= Work instructions =
Rename "wood chip mulch" to "bark mulch" everywhere in the data below, and write out all the lines again with nothing else changed.

Spatial reasoning question data:

========================

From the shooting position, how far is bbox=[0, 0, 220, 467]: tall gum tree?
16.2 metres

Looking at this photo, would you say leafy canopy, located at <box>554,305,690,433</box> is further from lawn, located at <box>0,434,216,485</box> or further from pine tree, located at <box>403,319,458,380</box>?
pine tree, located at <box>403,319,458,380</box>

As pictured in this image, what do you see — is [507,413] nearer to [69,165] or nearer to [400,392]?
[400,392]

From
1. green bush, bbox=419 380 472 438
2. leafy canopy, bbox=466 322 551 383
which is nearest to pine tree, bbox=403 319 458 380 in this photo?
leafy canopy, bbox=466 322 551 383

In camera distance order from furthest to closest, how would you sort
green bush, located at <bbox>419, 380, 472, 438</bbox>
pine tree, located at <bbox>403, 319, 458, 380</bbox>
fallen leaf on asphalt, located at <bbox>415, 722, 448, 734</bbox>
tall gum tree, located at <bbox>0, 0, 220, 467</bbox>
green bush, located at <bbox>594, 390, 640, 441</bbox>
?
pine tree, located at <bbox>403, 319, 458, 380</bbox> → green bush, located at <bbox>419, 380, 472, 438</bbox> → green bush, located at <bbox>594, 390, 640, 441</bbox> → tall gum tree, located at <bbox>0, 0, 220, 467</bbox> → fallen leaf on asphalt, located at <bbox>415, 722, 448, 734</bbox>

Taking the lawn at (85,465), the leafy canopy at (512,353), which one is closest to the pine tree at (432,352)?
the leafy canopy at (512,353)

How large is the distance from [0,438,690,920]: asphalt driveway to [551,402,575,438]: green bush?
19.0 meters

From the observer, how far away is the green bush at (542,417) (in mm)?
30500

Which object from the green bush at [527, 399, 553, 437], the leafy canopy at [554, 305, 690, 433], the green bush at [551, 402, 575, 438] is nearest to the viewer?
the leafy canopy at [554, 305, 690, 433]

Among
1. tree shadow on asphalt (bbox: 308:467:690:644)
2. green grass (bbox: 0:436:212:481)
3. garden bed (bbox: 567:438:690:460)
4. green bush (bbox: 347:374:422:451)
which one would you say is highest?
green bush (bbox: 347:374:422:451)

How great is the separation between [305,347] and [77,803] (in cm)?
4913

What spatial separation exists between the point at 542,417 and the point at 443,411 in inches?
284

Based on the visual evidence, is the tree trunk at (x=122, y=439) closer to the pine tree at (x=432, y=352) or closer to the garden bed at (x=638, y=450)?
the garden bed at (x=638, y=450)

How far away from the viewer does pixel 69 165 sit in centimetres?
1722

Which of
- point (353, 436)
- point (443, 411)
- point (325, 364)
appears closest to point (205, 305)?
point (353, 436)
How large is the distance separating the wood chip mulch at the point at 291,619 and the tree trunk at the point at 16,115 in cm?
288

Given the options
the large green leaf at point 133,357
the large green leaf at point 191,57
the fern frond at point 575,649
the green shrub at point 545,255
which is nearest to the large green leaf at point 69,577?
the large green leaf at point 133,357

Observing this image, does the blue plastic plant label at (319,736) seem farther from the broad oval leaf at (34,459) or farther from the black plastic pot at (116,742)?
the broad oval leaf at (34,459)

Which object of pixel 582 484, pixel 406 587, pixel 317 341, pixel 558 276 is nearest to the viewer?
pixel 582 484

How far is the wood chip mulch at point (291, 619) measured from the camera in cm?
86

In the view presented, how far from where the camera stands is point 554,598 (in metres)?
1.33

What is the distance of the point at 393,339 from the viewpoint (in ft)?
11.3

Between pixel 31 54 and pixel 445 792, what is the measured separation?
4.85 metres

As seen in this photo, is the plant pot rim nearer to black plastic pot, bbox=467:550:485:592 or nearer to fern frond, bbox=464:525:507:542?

========================

= Result =
From the shooting position, how far is bbox=[0, 0, 220, 467]: tall gum tree?
16.2 metres

Looking at this photo, would you say leafy canopy, located at <box>554,305,690,433</box> is further from lawn, located at <box>0,434,216,485</box> or further from pine tree, located at <box>403,319,458,380</box>?
pine tree, located at <box>403,319,458,380</box>

As pictured in this image, what do you see — is [507,413] nearer to [69,165] or nearer to [400,392]?
[400,392]

From
1. green bush, bbox=419 380 472 438
2. leafy canopy, bbox=466 322 551 383
which is nearest to pine tree, bbox=403 319 458 380 in this photo?
leafy canopy, bbox=466 322 551 383

In camera distance order from furthest to closest, how would you sort
green bush, located at <bbox>419, 380, 472, 438</bbox>
pine tree, located at <bbox>403, 319, 458, 380</bbox>
fallen leaf on asphalt, located at <bbox>415, 722, 448, 734</bbox>
tall gum tree, located at <bbox>0, 0, 220, 467</bbox>
green bush, located at <bbox>594, 390, 640, 441</bbox>
?
pine tree, located at <bbox>403, 319, 458, 380</bbox> → green bush, located at <bbox>419, 380, 472, 438</bbox> → green bush, located at <bbox>594, 390, 640, 441</bbox> → tall gum tree, located at <bbox>0, 0, 220, 467</bbox> → fallen leaf on asphalt, located at <bbox>415, 722, 448, 734</bbox>

Taking the lawn at (85,465), the leafy canopy at (512,353), which one is closest to the pine tree at (432,352)?
the leafy canopy at (512,353)

How large is the distance from [0,438,690,920]: asphalt driveway to [551,402,575,438]: green bush?
19.0 meters

From the observer, how far away is the green bush at (542,417) (in mm)?
30500

Which object from the green bush at [527, 399, 553, 437], the leafy canopy at [554, 305, 690, 433], the green bush at [551, 402, 575, 438] is nearest to the viewer?
the leafy canopy at [554, 305, 690, 433]

Among
1. tree shadow on asphalt (bbox: 308:467:690:644)
2. green grass (bbox: 0:436:212:481)
3. garden bed (bbox: 567:438:690:460)
4. green bush (bbox: 347:374:422:451)
which one would you say is highest?
green bush (bbox: 347:374:422:451)

How great is the separation between [305,347] and [77,803] (in cm)?
4913

What spatial separation exists between the point at 542,417 and the point at 443,411 in inches?
284

Based on the visual evidence, is the tree trunk at (x=122, y=439) closer to the pine tree at (x=432, y=352) or closer to the garden bed at (x=638, y=450)?
the garden bed at (x=638, y=450)

How far away from the viewer does pixel 69 165 sit in centimetres?
1722

Which of
- point (353, 436)
- point (443, 411)
- point (325, 364)
appears closest to point (205, 305)?
point (353, 436)
How large is the distance separating the bark mulch at the point at 291,619 and the tree trunk at the point at 16,115 in cm?
288

Given the options
the large green leaf at point 133,357
the large green leaf at point 191,57
the fern frond at point 575,649
the green shrub at point 545,255
which is nearest to the large green leaf at point 69,577?
the large green leaf at point 133,357

Observing this image, does the blue plastic plant label at (319,736) seem farther from the broad oval leaf at (34,459) or farther from the black plastic pot at (116,742)?
the broad oval leaf at (34,459)

Which object of pixel 582 484, pixel 406 587, pixel 317 341, pixel 558 276 is nearest to the viewer?
pixel 582 484

How far is the bark mulch at point (291, 619) measured from the camera in cm?
86

In the view presented, how far from where the camera stands is point 554,598 (in metres)?
1.33

What is the distance of the point at 393,339 from the viewpoint (in ft)?
11.3

Between pixel 31 54 and pixel 445 792, what is the measured separation?
4.85 metres

As seen in this photo, is the plant pot rim nearer to black plastic pot, bbox=467:550:485:592 or nearer to fern frond, bbox=464:525:507:542?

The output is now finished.